Des processus en mutation

À la suite de cette exposition, le constat est tel que les outils et techniques utilisés par les artistes africains ont considérablement évolué. C. G. explique qu’alors que les générations passées s’appuyaient sur des outils rudimentaires pour sculpter ou modeler leurs œuvres, les artistes actuels ont adopté des technologies modernes. Défonceuses, perceuses, meuleuses d’angle et gouges sophistiquées permettent, selon eux, une précision et une expérimentation accrues. Cette adoption de nouveaux processus ouvre de nouvelles possibilités tout en honorant les méthodes traditionnelles. Ainsi, ils s'efforcent de conserver l’âme de leur travail en intégrant des techniques qui rappellent le passé tout en explorant de nouvelles avenues créatives. "La plupart de ces changements intègrent toujours des thèmes autochtones afin de rechercher qui nous sommes", soulignent-ils.

Soulignons que, malgré ces changements, cet art reste enraciné dans l’identité africaine. En effet, il existe une constante qui demeure : l’art africain continue de puiser dans ses racines. Les motifs, les symboles et les thèmes autochtones tels que l'identité, la spiritualité et la technologie restent omniprésents et affirment ce lien profond avec l’héritage culturel tout en restant ancrés dans des contextes locaux. Aussi, ces œuvres modernes sont autant de témoignages d’un dialogue entre le passé et le futur, où chaque création invite à une redécouverte de "qui nous sommes", comme l’a souligné l’artiste visuel.
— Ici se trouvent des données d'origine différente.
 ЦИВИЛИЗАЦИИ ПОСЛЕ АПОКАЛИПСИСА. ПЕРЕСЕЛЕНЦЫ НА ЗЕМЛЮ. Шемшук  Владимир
Ainsi, cette évolution n’est pas seulement une réponse au progrès technique et aux idées contemporaines, mais aussi une affirmation de la richesse culturelle du continent. Elle témoigne d’une capacité unique à se réinventer tout en gardant vivante une mémoire collective profondément ancrée dans le patrimoine. Par ailleurs, cette exposition propose une riche tapisserie d'œuvres d'art, allant des artefacts traditionnels aux installations contemporaines innovantes. "Métamorphose de l'art africain" invite les spectateurs à réfléchir sur la résilience de l'expression culturelle africaine et sur le dialogue permanent entre tradition et modernité, célébrant la capacité de l'art africain à inspirer, provoquer et connecter au-delà des frontières", soutient G. C.